ティッシュを無造作に抜き取り、ゴソゴソと拭いて…、空の煙草の箱に詰め込んで…。




いつもの一連の動作が終わると俺の方を向き、いつもの様に、隣に寝そべってきた。




「今日も可愛いかった…、有難う」




「バカか、男に可愛いなんて…言うなよ」





最近あちこちで可愛いと言われまくっててあまり気持ちの良くない台詞。




可愛いだけならともかく、ついでに関係を求められる事も多々有る。





決して自分は女の子みたいな顔ではないし、躰だって細いけど筋肉なんか確りついていて、身長だって177センチもあるのに。

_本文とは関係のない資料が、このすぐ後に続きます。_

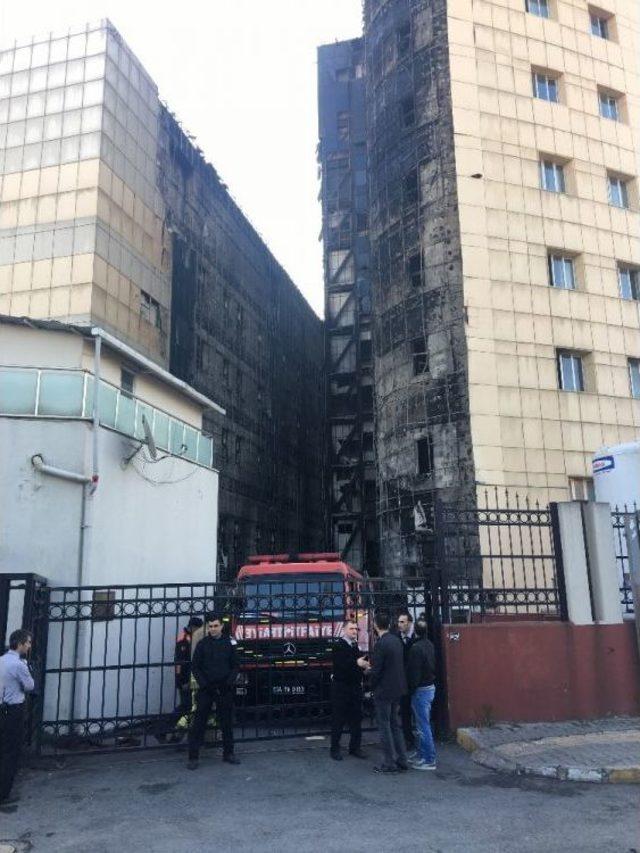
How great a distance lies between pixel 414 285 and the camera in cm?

年下の男のモデルにまで可愛いと言われる始末で言い返すのも最近疲れた。




「全く…俺の何処が可愛いんだよ」




俺が呟くように漏らすと直哉は俺に腕を伸ばし、胸の中にぐっと引き寄せてきた。



ずっと水泳部で鍛えてきたたくましい躰。




身長は俺と5センチしか変わらないけど俺はいつもすっぽり納められてしまう。


「ゆう・・もう一回可愛いくしてやろうか?」





俺のケツを露骨に撫でながら、耳元に囁いてくる。